# Requests
1. Please reproduce the part of the retirement savings talk between "And that's that" and "on the table.", inclusive.
2. In the retirement savings talk, which kinds of fruit trees did the speaker's grandfather love?
3. Continue the retirement savings talk from the point where it stops.

# Passage given
________

Well, you get the idea. You got to do the same thing with your financial retirement garden. Maybe you've got growth stocks. Those are those long-term appreciation stocks. They're like mighty Oaks that can grow tall over time. Maybe you've got some dividends stocks for that regular income. Think about those like fruit trees. You know, they bear season after season, they got the apples.

My grandfather loved his apple trees and his peach trees and every year, they would be in beautiful fruit. Those are those dividends stocks. Maybe add some bonds for stability. Somebody said to me, it's like a strong fence protecting your garden.

And then think about it. Step back from it and picture that financial garden you just built. Think about how you're going to lay it out with the different things I talked about and then get to it, get to planning it because listen, you can have great plans, but if you don't put the seeds in the ground, it's never going to grow. So that's idea number three.

And that's that create that diversified investment portfolio. Let's move on to number four. And that's leverage tax advantaged accounts. I'm going to say something funny here, but in my view, these are God's gift to retirement savers. Think about this. Start about traditional IRAs. They're God's gift because they're tax deductible now and they grow, they grow and continue on so you had to take that money out. There's also Roth IRAs. The beauty of those God's gift in those is the money grows tax-free. And then I got your secret weapon for healthcare expense and that's those HSA's. And I've done a ton of shows on those. If you're not taking advantage of an HSA, you're leaving money on the table.

So that's number four and that's leveraged those tax advantaged accounts. And number five. Consider real estate investment. If you listen to me, you know, I always encourage multiple income streams in retirement. It's just a good thing to do. You don't want to put all your eggs in one basket. You want just want to count on that social security, or that company pension, or those dividends stocks, or those long-term stocks. Especially in retirement you maybe want to consider getting a rental property and listen. I know it's not for everybody. I get it. A lot of people don't have the stomach for that and that's fine. There are other multiple income streams you can do, but the thing that's beautiful about a retirement, or excuse me, about a rental property is it can provide steady income in retirement. Let me tell you about my German shepherd.

________

# Record extracts

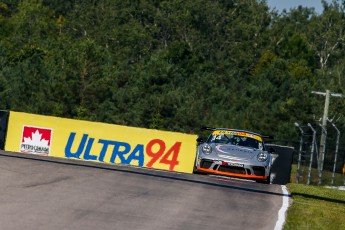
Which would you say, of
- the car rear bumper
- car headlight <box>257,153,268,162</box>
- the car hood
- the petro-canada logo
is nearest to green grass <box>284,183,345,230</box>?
the car rear bumper

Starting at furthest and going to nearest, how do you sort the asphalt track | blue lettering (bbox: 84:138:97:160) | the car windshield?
blue lettering (bbox: 84:138:97:160)
the car windshield
the asphalt track

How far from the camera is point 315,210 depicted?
58.4 feet

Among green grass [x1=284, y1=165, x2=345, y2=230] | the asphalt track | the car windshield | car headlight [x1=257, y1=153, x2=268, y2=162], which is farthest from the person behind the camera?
the car windshield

________

# Results in order
1.
And that's that create that diversified investment portfolio. Let's move on to number four. And that's leverage tax advantaged accounts. I'm going to say something funny here, but in my view, these are God's gift to retirement savers. Think about this. Start about traditional IRAs. They're God's gift because they're tax deductible now and they grow, they grow and continue on so you had to take that money out. There's also Roth IRAs. The beauty of those God's gift in those is the money grows tax-free. And then I got your secret weapon for healthcare expense and that's those HSA's. And I've done a ton of shows on those. If you're not taking advantage of an HSA, you're leaving money on the table.

2. His apple trees and his peach trees.

3.
Now her name is Piper. Now picture this. Piper is a small little German shepherd. She's not real small, but she's probably 70 pounds. And she's a treat bandit. I'm telling you every time you walk past her, she's looking at you like you're going to give her a treat. We keep them right on the counter there in the kitchen.

And every time one of us walks past my wife writes, I grab a treat for Piper, and I got to be honest with you. My wife sort of takes care of the dog more than I do, but it seems like every time I turn around, she's got a treat. Well, my wife said the other night, my wife was walking out in the backyard, and she had just given Piper a treat, she's walking, and all of a sudden she sees Piper is in the backyard burying it. She's burying that treat that we just gave her. Now I'd be asking why? Well just like you've got to do for your retirement, Piper was storing it for later. Like I say, you've got to do that same thing with your retirement. Just like the ants stores up provisions for winter. You might be saying, Ralph, it sounds like you're promoting hoarding.

Listen, I want to be clear. This isn't about hoarding wealth. It's about being a good steward of what God has entrusted to us. It's about ensuring we can continue to serve others and support our families in our golden years without becoming a burden to them. I did a show about a week ago about the topic was, hey, my parents just turned 70 and they have a plan for retirement.

And as my, as a kid, what am I supposed to do? I'd say kid. But you know, older. Younger than them, but you know, as an adult, how do I help my parents out? Well, the whole problem is they should have started. And I said in that show like, don't get judgmental about them. We are where we are. But think about it right now, whatever age you're at. Whether you're at 25, 35, 45, 55, it's never too late to start to do something.

So I'm going to give you some action items you can take right away. But first, let me ask you this. We're getting close to the holidays. And let me ask you, are you losing sleep wondering how you're going to afford everything on your holiday list this year? It brings out a ton of stress to people. Are you tired of starting every new year buried under a mountain of holiday debt?

I don't know how many clients come to me. Tax season, February and March and they tell me, man, I'm still paying off these credit cards from Christmas. And they only want to do, they wanted to create that magical Christmas memory without that financial stress that comes with them. But so many people find themselves in that stressful situation. And that's why I wrote this guide.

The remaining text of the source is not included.